_Activity_:
If a line in the entries contains the word "Royalty", list it.

_Data in this exercise_:
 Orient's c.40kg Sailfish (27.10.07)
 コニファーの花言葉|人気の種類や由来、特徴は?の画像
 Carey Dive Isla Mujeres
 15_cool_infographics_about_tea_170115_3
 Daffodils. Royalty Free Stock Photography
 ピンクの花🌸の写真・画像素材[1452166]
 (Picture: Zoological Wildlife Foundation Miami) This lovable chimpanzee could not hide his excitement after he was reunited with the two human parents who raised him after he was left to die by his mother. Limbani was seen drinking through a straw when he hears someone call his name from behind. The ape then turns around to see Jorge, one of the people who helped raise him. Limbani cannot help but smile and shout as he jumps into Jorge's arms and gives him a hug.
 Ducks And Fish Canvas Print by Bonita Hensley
--
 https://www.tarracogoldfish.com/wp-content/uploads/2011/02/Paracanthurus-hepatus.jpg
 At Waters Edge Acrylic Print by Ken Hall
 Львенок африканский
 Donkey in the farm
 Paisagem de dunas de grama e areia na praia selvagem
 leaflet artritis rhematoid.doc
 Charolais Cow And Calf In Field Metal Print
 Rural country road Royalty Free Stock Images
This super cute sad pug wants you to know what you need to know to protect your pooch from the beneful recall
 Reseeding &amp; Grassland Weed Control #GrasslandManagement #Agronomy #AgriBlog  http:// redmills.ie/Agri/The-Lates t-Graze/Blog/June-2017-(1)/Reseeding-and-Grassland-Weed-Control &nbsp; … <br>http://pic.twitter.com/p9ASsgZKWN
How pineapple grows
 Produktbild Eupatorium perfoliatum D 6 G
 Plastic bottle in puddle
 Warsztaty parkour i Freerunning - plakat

_Exercise response_:
 Daffodils. Royalty Free Stock Photography
 Rural country road Royalty Free Stock Images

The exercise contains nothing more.